#### TASK INSTRUCTIONS
(a) In the comment thread, what speed does the moderator give for the earth's turning at the equator?
(b) Continue the comment thread from where it stops.

Oh well. ‘nother beer?
Mega-genius idea ahead!
We can use the generator to drive the pumps. (Max old boy, you’re brilliant.)
If that doesn’t work (how could it not), can’t we all just get on one side of the earth and push it a little farther from the sun?
Drats. Mark and Two Cats beat me to it … again.
They always make a feline to the right answer.
[Ouch. .mod]
I’m starting to suspect there is a third cat.
Mod, that’s okay. Here is the fate that awaits Mark 😉
(… btw, I adore cats …)
We had the same idea: perpetual motion from the ocean – cold fusion (well, wet fusion).
btw Max: my cats liked that video 🙂
ongoing perpetual logical fallacy production:
Mark and two Cats
March 19, 2015 at 10:56
pm
We had the same idea:
perpetual motion from
the ocean – cold fusion
(well, wet fusion).
____
not at all. That’d be consumption of accumulated energie with the oceans as accumulators.
____
don’t fall at any chance. But ….
correct me if you’re /sarc
Hans
“If that doesn’t work (how could it not), can’t we all just get on one side of the earth and push it a little farther from the sun?”
No, no, everyone [on] one side would have to jump up and down at the same time (resonance).
mod: “one one” should be “on one”
[yes, but you would need a “rolling jump” as the earth turns on its axis to ensure all of the impulse from one side of the earth jumping up (pushing down) is reinforced by the next kilometer of people (all on the same longitude of course) all jumping simultaneously. That would create the resonance needed by the time the first longitude got back to its reference point 24 hours later. At 1000 km/hr (at the equator), and an average jump of 1/2 meter per person …
Now, are you needing the earth to move ahead in its orbit, behind in its orbit, “out” more, or “in” more? .mod]
Just build very tall pedestals – one centered on the north pole and the other on the south pole – with very large turbines at the top of each pedestal, turning in sync with the earth’s rotation and opposing each other in the direction to straighten up the axial tilt of this spinning top! Now go calculate the height of the towers and the required horsepower to accomplish this within – say 1000 years. We wouldn’t want to make the change over too short a time, as there might be some serious quakes, slopping of oceans in their basins, etc. What would the computer models predict for global temp. under this scenario?

#### RAW DATA
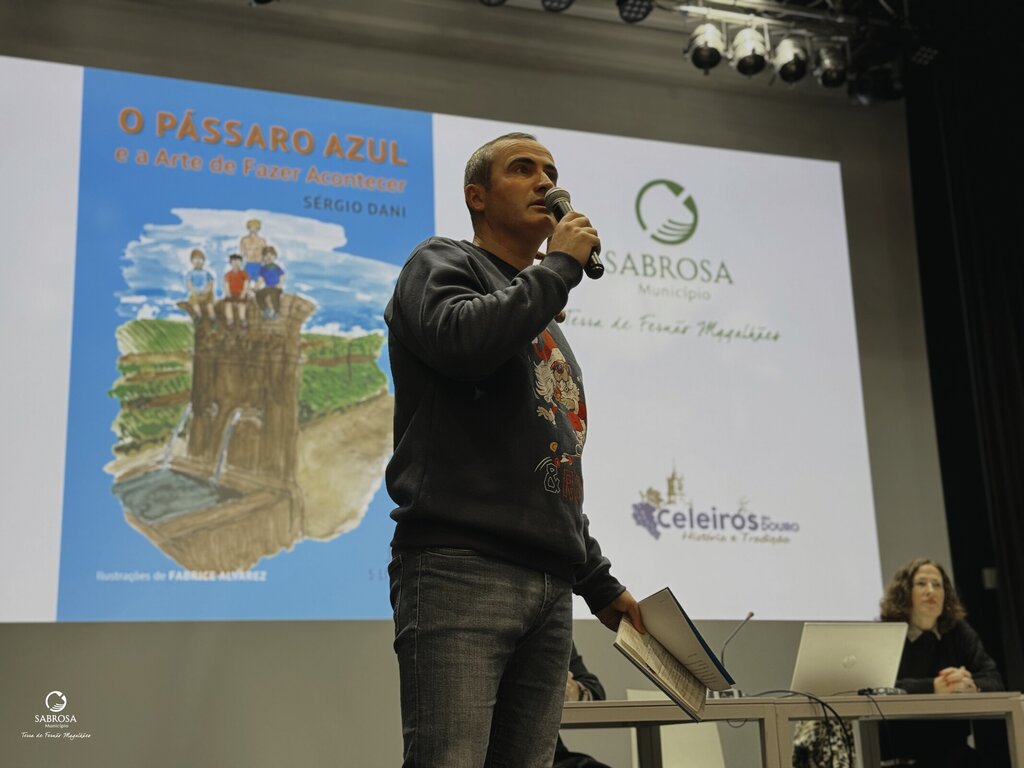 Sérgio Dani Apresenta Novo Livro Infantil aos Alunos de Sabrosa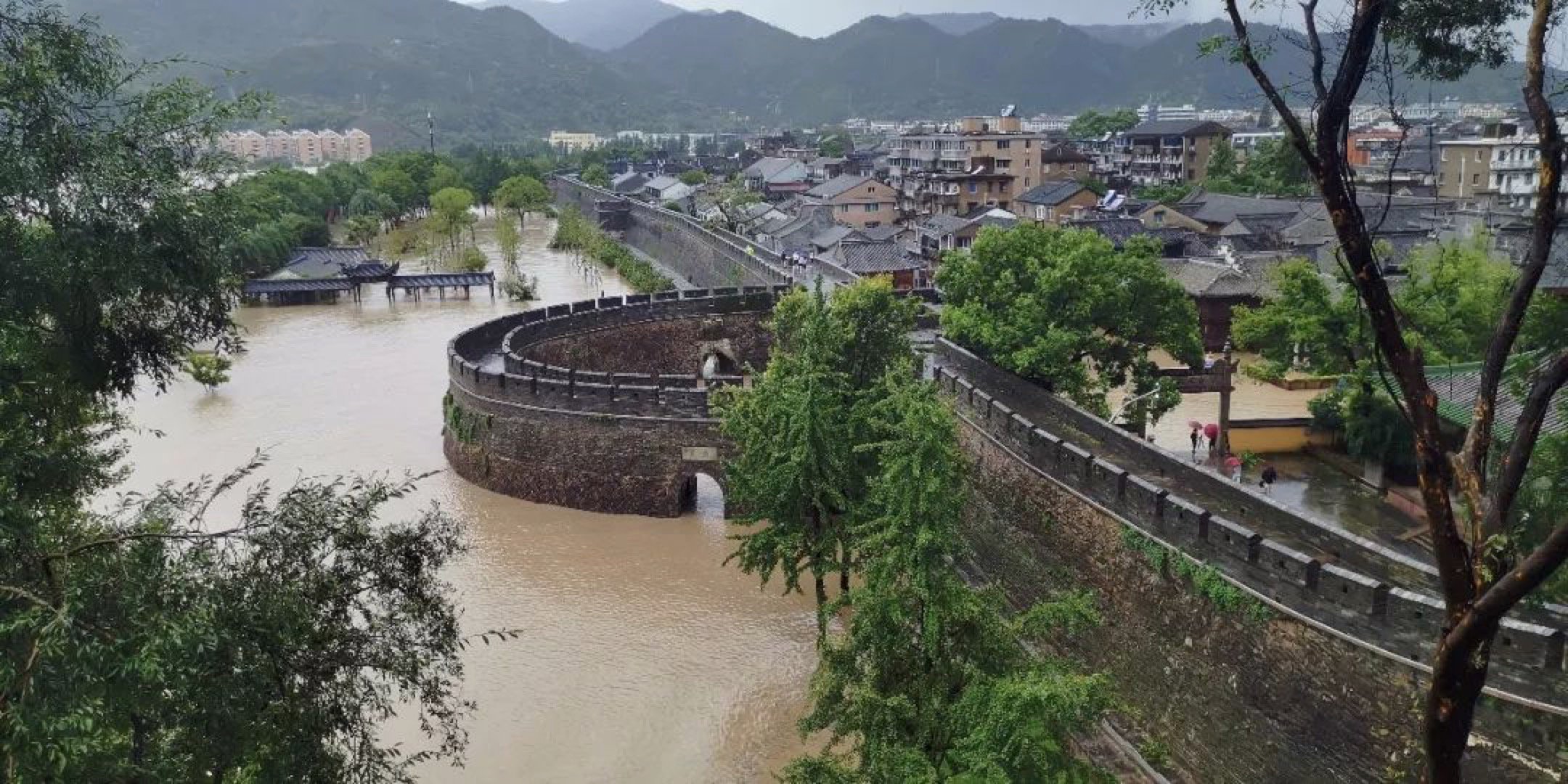 Тайфун «Лекіма» у Китаї: загинули щонайменше 44 людини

#### EXERCISE RESULTS
(a) 1000 km/hr.

(b)
I like that, similar to satellite reaction wheels, only REALLY big. Only problem I see is that it would seriously screw up continental drift.
Talk about your unforeseen consequences!
Max Photon said: “If that doesn’t work (how could it not), can’t we all just get on one side of the earth and push it a little farther from the sun?”
Maybe if everyone, at exactly solar noon every day, jumped up and down for a minute, the earth would move away from the sun. If it gets too cold, we jump at midnight. Heck, the Chinese could move the earth all by themselves.
Where are the calculations about energy retrieved compared to energy expended to drive the pump? This looks like just another free energy machine – I get spam eMails all the time wanting me to build or invest in such wonderful devices. To me it just looks like another scam where the cats eat the rats and the rats eat the cats.
If you program a computer to tell you that the laws of physics no longer apply that is what it will tell you. How difficult is this to understand?
How freakin’ big is this gonna have to be?
Well, the prototype reaches from the sea surface to -4200 meters, and is capable of powering the animated GIF in the opening post.
This reminds me of something I’ve pondered – Could the combined effect of the heat exchange of all the air conditioning systems on the planet be having a similar impact on surface temperatures, at least on a localized level?
Russell
No. And yes.
Confused you yet? 8<)
yes. The "local effect" of ALL power consumption in and around a local city or town IS an effect – and is part of the Urban Heat Island measurement of local temperatures rising as you approach, drive through, and leave any developed area. The air conditioning "load" starts with the electric power consumed by the compressor and fans of the HVAC units in every house and office and store, then adds to the lights and local resistance heaters and computers and modems and TV's and microwaves and the rest of "life as we know it" .. That electric load is ADDED to the "heat load" caused by asphalt and concrete (parking lots, streets, building walls, sidewalks, highways, bridges, etc.) and to the local "removal of trees and grasslands" … (And, in truth, most liberal "urbanites" who live inside large cities really are ignorant of just how LITTLE an area their " concrete playground" of multi-story buildings and solid streets actually covers!) Asphalt and heat reflections from buildings usually are larger than direct (electric) and indirect (HVAC and heat) loads in UHI measurements.
So, UHI is a very real influence on today's measured land-based temperature record. HVAC and lights and heating is a part – but only a part! – that UHI effect.
Checking some data for New York City, due to having their own power supply it may be higher than your idea.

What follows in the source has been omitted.